* [Work order]: Excluding pictures, what does the listing below contain from the line with "Eugenio Miccini, opere" up to and including the line with "Back to school.", word for word?

* [Data supplied]:

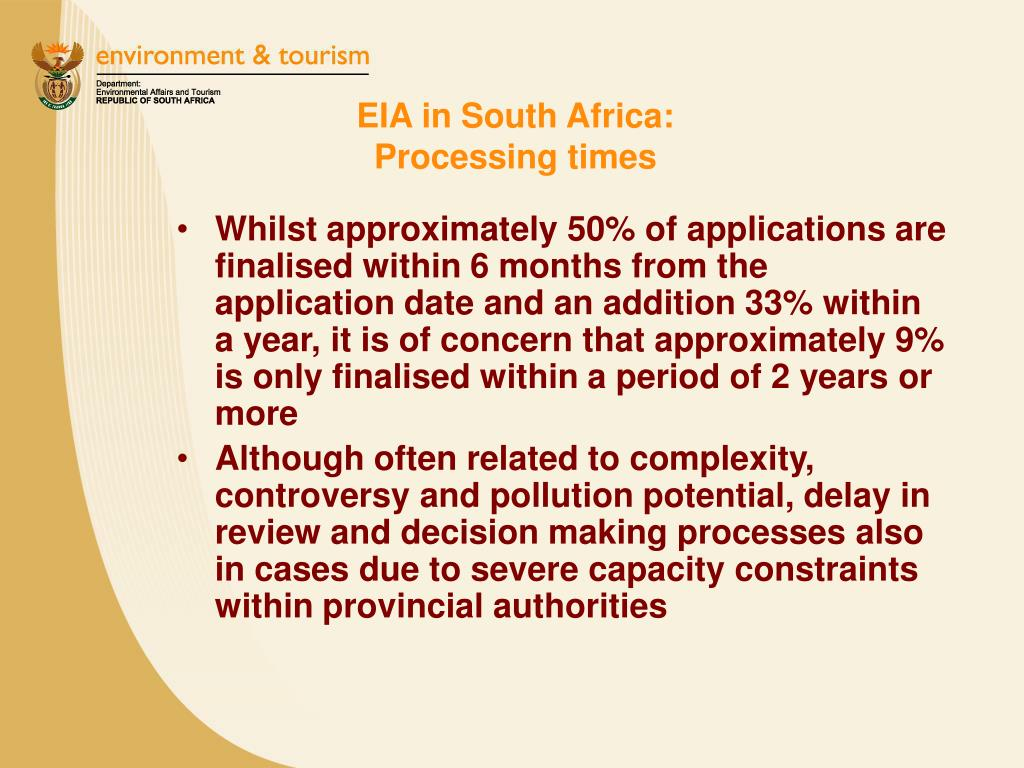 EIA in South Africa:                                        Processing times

--

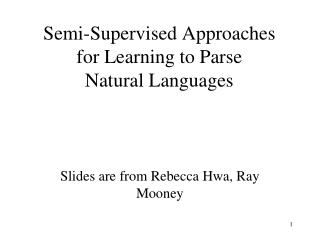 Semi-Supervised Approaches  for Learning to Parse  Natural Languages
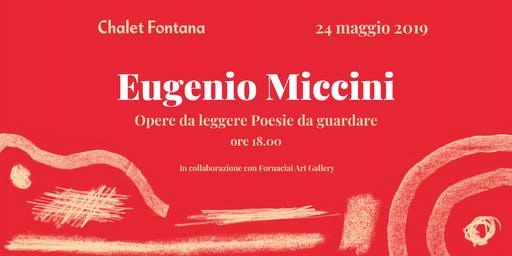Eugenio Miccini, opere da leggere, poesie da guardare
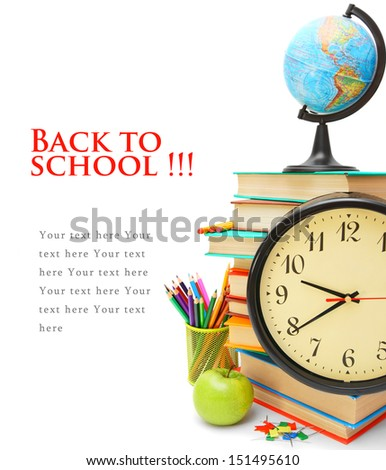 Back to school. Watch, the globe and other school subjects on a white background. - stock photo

--

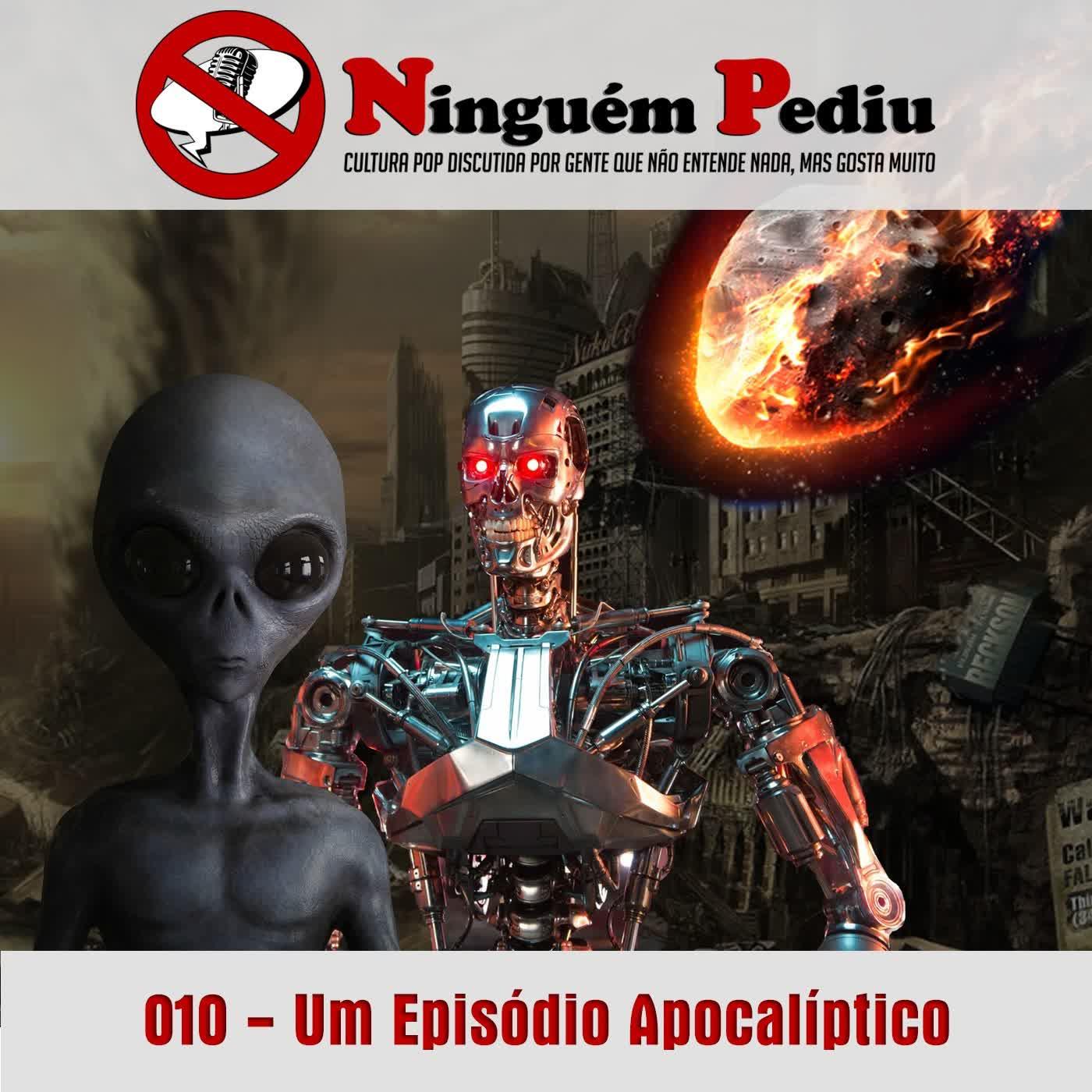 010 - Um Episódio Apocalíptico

* [Task output]:
Eugenio Miccini, opere da leggere, poesie da guardare
 Back to school. Watch, the globe and other school subjects on a white background. - stock photo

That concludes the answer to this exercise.